Книга Мораль и разум. Как природа создавала наше универсальное чувство добра и зла - Марк Д. Хаузер
Шрифт:
Интервал:
Закладка:
...Интересно вообразить, как склонный к рассуждениям тунеядец... обратившись к философии этики, представит себя чистейшей воды интуитивным моралистом. Он стал бы указывать с абсолютной справедливостью, что приверженность рабочих жизни, полной непрерывного тяжелого труда за заработную плату ради пропитания, не может считаться просвещенным эгоизмом или не имеет никакого другого прагматического основания, так как эти «пчелы» начинают работать без опыта или размышления, поскольку они появляются из ячейки, с которой жестко связаны.
Томас Гексли
Рассмотрим следующий вариант в уже неоднократно обсуждавшейся серии примеров с вагоном (см. главу 3). Джон стоит на пешеходном мосту и видит, что вагон, приближающийся к мосту, движется без управления. По пути следования вагона идут пять шимпанзе, а насыпи с обеих сторон дороги настолько круты, что вовремя они не смогут выбраться из опасной зоны. Джон знает, что единственный способ остановить потерявший управление вагон состоит в том, чтобы перекрыть ему движение какой-либо большой массой. Но единственный, кто имеет достаточно тяжелый вес, это громадный шимпанзе, который сидит на пешеходном мосту недалеко от Джона. Джон может спихнуть этого шимпанзе на рельсы, по которым движется вагон, убив эту обезьяну; или он может не делать этого, позволив пятерым шимпанзе погибнуть под колесами вагона.

> [Выполните задания]
[1] Сколько шимпанзе, по словам отрывка, идут по пути следования вагона?
[2] Перепишите часть отрывка от слов «Томас Гексли» до слов «под колесами вагона.» включительно, заменив «громадный шимпанзе» на «огромный шимпанзе».

Элементы из набора для разметки:
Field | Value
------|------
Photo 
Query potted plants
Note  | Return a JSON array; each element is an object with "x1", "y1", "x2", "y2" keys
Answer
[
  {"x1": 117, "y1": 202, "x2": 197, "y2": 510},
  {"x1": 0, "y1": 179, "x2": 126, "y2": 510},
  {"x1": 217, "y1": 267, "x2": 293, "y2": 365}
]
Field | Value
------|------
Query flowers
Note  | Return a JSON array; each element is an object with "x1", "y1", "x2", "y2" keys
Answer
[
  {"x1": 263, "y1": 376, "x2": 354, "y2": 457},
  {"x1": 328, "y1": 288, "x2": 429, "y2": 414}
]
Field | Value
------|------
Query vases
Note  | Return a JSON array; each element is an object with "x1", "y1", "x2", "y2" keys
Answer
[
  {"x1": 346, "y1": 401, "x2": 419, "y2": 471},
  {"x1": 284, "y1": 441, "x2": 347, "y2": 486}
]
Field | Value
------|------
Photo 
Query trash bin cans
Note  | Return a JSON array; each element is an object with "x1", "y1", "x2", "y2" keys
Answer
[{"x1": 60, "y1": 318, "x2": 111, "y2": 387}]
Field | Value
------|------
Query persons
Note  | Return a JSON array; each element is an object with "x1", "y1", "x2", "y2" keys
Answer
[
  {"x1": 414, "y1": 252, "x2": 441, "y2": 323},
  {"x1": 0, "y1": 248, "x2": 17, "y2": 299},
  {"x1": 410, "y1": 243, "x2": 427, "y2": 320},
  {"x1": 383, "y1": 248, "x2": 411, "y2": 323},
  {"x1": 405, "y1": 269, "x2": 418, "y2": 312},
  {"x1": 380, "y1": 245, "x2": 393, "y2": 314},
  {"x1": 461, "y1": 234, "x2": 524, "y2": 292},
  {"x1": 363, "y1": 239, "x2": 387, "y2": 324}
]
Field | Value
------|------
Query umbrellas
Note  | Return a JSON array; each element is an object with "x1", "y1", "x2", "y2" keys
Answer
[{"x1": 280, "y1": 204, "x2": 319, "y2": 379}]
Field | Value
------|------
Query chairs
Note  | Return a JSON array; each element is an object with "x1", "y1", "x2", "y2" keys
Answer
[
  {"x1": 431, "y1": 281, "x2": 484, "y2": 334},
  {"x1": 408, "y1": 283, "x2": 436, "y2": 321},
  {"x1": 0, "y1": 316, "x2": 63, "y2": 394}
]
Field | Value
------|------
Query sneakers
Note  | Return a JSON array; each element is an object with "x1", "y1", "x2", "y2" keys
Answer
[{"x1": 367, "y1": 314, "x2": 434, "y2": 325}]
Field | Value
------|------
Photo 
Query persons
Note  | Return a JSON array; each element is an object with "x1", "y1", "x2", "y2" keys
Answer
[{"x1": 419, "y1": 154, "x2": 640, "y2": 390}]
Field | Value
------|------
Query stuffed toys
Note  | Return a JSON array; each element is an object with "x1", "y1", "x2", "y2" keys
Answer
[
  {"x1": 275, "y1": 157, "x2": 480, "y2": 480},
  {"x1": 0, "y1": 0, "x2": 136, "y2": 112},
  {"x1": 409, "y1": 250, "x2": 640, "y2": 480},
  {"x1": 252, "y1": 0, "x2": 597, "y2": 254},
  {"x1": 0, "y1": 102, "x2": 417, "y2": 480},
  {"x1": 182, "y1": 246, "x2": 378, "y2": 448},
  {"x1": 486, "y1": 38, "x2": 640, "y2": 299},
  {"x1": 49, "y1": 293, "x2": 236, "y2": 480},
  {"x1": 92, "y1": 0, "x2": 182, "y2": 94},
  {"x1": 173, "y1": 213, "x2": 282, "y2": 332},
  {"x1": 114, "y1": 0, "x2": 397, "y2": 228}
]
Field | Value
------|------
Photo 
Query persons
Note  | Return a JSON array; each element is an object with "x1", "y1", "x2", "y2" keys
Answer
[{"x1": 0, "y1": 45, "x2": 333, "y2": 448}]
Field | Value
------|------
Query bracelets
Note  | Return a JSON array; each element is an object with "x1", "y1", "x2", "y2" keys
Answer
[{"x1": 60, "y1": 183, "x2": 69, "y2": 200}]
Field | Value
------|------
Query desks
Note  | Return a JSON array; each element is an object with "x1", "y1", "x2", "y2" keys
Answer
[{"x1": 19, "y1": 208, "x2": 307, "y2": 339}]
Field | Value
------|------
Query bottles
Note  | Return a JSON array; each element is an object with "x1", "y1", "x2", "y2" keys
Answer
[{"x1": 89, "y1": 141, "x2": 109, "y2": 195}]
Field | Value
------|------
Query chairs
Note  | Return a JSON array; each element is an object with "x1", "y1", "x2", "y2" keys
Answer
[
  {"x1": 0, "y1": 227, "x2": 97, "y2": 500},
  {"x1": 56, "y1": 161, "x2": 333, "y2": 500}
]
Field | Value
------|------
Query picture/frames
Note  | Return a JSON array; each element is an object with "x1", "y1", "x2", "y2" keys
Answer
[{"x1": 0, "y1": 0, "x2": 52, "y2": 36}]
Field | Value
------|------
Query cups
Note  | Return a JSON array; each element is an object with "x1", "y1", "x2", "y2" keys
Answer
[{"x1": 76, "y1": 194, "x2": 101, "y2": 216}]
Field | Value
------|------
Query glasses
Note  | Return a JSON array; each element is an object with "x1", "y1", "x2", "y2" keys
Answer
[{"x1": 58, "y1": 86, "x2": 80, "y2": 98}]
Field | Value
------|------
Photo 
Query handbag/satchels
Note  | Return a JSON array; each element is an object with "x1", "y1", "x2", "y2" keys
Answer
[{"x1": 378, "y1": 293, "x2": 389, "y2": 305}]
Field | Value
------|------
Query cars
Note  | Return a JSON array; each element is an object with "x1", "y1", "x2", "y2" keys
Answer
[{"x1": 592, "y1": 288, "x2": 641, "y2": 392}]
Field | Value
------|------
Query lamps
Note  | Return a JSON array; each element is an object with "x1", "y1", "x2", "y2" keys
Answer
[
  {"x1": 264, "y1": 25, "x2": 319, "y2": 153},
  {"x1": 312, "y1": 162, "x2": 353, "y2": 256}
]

> [Ожидаемые ответы]
[1] Пять.

[2]
Томас Гексли
Рассмотрим следующий вариант в уже неоднократно обсуждавшейся серии примеров с вагоном (см. главу 3). Джон стоит на пешеходном мосту и видит, что вагон, приближающийся к мосту, движется без управления. По пути следования вагона идут пять шимпанзе, а насыпи с обеих сторон дороги настолько круты, что вовремя они не смогут выбраться из опасной зоны. Джон знает, что единственный способ остановить потерявший управление вагон состоит в том, чтобы перекрыть ему движение какой-либо большой массой. Но единственный, кто имеет достаточно тяжелый вес, это огромный шимпанзе, который сидит на пешеходном мосту недалеко от Джона. Джон может спихнуть этого шимпанзе на рельсы, по которым движется вагон, убив эту обезьяну; или он может не делать этого, позволив пятерым шимпанзе погибнуть под колесами вагона.